### DOCUMENT EXCERPT
--- START ---

The Gospel is about the Samaritan woman at the well, and it
also centres around the theme of water and life.
Marginalised groups
Generally speaking, the Samaritan woman can be said to represent three
oppressed groups of people:
- women
in general,
- prostitutes
and sexually immoral people and,
- all
kinds of outsiders, including people who are unclean, infidels or
foreigners.
The story begins with Jesus showing himself as a person in
need: tired, hungry and thirsty. We constantly have to remind ourselves
how genuinely human Jesus was. As stated in the Fourth Eucharistic Prayer, he
was:
…like us in all things but sin.
He asks help from a person he was supposed to avoid (a
strange woman on her own), and also to hate—a Samaritan. She is very surprised
at his approach, but her surprise allows Jesus to turn the tables and offer her
“living water”. She, understanding him literally, asks how he can give it
as he has no bucket. But the water that Jesus will give is different. He
says:
Everyone who drinks of this water [i.e. from the
well] will be thirsty again, but those who drink of the water that I
will give them will never be thirsty.

--- END ---

### SET TASK
Answer these questions about the passage on the Samaritan woman at the well:
1. Which three groups is the Samaritan woman said to represent?
2. In what condition is Jesus shown at the start of the story?
3. Why does the woman ask how Jesus can give her "living water"?

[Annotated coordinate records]
--- START ---

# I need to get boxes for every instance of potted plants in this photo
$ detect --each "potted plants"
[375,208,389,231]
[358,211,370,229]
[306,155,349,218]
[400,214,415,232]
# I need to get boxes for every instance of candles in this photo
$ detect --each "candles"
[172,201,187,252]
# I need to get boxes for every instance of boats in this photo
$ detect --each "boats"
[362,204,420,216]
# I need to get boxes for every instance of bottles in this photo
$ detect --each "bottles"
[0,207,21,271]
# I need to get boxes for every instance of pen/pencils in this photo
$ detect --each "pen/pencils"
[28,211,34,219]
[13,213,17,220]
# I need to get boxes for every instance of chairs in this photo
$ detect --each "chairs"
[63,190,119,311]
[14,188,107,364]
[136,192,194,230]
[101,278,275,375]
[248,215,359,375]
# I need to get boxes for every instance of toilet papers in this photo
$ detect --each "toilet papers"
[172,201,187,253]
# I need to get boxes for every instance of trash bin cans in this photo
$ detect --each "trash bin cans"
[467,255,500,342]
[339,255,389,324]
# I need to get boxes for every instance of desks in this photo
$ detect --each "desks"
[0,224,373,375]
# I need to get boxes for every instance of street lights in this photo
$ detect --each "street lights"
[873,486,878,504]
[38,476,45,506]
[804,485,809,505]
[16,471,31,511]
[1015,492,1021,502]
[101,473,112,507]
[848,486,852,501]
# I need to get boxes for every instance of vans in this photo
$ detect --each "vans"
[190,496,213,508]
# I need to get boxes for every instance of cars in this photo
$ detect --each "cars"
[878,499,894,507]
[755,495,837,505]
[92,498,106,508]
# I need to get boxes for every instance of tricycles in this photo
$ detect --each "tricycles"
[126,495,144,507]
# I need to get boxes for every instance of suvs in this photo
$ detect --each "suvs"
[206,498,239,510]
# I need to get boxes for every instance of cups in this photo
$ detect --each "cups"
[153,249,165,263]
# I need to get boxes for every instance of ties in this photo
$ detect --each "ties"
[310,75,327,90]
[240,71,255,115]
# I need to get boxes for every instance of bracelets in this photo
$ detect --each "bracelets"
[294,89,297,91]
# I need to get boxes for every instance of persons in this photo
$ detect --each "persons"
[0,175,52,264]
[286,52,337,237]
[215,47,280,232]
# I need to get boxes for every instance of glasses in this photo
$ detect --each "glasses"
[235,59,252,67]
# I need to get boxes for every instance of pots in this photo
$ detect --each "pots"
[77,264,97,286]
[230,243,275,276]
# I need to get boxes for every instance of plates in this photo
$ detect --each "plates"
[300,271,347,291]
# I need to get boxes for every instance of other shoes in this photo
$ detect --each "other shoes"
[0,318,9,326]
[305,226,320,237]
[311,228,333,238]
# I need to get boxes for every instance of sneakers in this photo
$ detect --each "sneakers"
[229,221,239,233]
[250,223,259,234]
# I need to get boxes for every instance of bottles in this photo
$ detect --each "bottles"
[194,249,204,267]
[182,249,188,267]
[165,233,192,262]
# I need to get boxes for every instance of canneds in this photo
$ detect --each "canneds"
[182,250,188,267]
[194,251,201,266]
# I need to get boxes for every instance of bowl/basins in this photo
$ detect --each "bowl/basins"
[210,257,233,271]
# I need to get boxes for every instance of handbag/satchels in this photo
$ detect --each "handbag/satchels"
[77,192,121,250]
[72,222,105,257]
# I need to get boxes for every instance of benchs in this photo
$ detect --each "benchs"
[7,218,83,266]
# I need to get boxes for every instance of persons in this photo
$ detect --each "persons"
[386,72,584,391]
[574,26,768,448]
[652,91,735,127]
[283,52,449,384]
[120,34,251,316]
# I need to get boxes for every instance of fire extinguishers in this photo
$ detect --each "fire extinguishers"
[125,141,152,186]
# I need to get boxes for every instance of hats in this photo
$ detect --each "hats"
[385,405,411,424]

--- END ---

### RESPONSE
1. Women in general; prostitutes and sexually immoral people; and all kinds of outsiders, including people who are unclean, infidels or foreigners.
2. As a person in need: tired, hungry and thirsty.
3. She understands him literally, and he has no bucket.